Мстил себе, разрушал свое богатырское здоровье, называл г... песенки, которые распевала вся страна... и в то же время любил эти песенки, любовался ими и, когда я спросил его про фильм "Иван Бровкин", вышедший тогда на экран, сказал, что "какой фильм - не знаю, а песенки там - хорошие".
А песни его, в стилистике того времени, были действительно прекрасными. И у кого из людей моего поколения не защемит сердце, когда узнает что:
Если б гармошка умела
Все говорить, не тая!
Русая девушка в кофточке белой,
Где ты, ромашка моя?
Лето 55-года было самым счастливым в моей супружеской жизни. Алексею Ивановичу нравилась моя жена, и он сказал как-то, что вы, конечно, прекрасная пара, но было бы интересно посмотреть этак лет через 10, что из этого получится. Слова его показались мне странными, и я ответил как человек, знающий, что говорит, что ничего не "получится" - все, как есть, так и будет. Предполагал ли я тогда, что ни через 10 лет, а значительно раньше брак наш распадется, как карточный домик, и никто не потрудится собрать карты, перетасовать колоду и сдать по новой? Но это уже другой сюжет...
Алексей Иванович тоже был с молодой, рыжей женой - Галей, которая держалась как-то в тени и, насколько я помню, ничем себя особенно не проявляла.
В конце июля мне исполнился 21 год, и Мария Степанна предложила устроить по этому поводу чаепитие. Я как-то ненароком обмолвился об этом при Алексее Ивановиче, а тот воспринял это как приглашение и сказал просто: "Хорошо, спасибо, я приду".
Как я разнервничался! Рафинированное общество в гостиной Волошинского дома, чинное чаепитие, старинные романсы, может быть шарады... и Алексей Иванович с его фривольными разговорами, циничными шуточками и бутылкой водки. Все это было несопоставимо, надо было что-то предпринять - но что? Сказать - не приходите - невозможно, заболеть - глупо... Я советовался с женой, она тоже была смущена и тоже не знала, что делать.

[ДАННЫЕ]

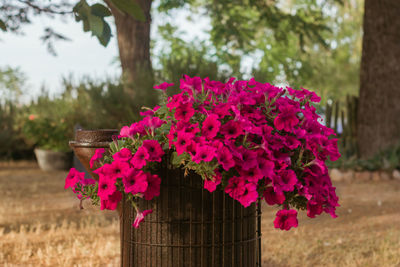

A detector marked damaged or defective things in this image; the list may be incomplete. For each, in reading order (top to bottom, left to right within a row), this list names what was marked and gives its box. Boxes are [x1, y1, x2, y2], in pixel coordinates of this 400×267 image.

[ЧТО СДЕЛАТЬ]
1 - Ответьте на вопросы по воспоминаниям об Алексее Ивановиче:
(a) О каком фильме автор спросил Алексея Ивановича?
(b) Как звали жену Алексея Ивановича?
(c) Сколько лет исполнилось автору в конце июля?
2 - Продолжите воспоминания об Алексее Ивановиче сразу после последнего приведенного предложения.

[ОТВЕТЫ ПО ПОРЯДКУ]
1 -
(a) О фильме «Иван Бровкин».
(b) Галя.
(c) 21 год.

2 -
Весь день накануне рождения я провел в тревоге, предчувствуя неудобство, которое может получиться... И как же я ошибался! Как мало разбирался в людях! Как глуп был в свои эти 20 с чем-то лет!
Начать с того, что, как оказалось, Алексей Иванович был хорошо знаком с Марией Степанной, пользовался ее симпатией и не раз бывал в доме. Он поднялся на террасу, можно сказать, всплыл на нее с брега морского - большой, элегантный, в светлом костюме, с букетом для хозяйки и подарочком для меня; был усажен в кресло и сразу же сделался центром нашего небольшого общества. Он не старался завладеть беседой - ему это было не надо: я думаю, он с удовольствием просто сидел бы и смотрел вокруг. Но он чувствовал, что от него ждут каких-нибудь историй из жизни литературной элиты, и он рассказывал эти истории мило, забавно и добродушно. Вместе со всеми он выпил бокал шампанского и спокойно сидел до конца вечера, никуда не торопясь, вплоть до того момента, когда все мы встали, поблагодарили хозяйку, поблагодарили этот Благословенный дом и спустились в стемневший сад... а через дорогу, в нескольких шагах от нас, шумело и пенилось Благословенное Черное море.
И вот сейчас, по прошествии стольких лет, мне кажется, что я так хорошо запомнил этот вечер только потому, что на нем был Алексей Иванович Фатьянов.
Прошло еще какое-то время, и начался разъездной сезон, под традиционную песенку: "Миленький ты мой, возьми меня с собой и там, в краю далеком назови меня женой..." Увы, быстро выяснялось, что "в краю далеком" у миленького уже есть и жена, и сестра, и возлюбленная... Все имеет свой конец.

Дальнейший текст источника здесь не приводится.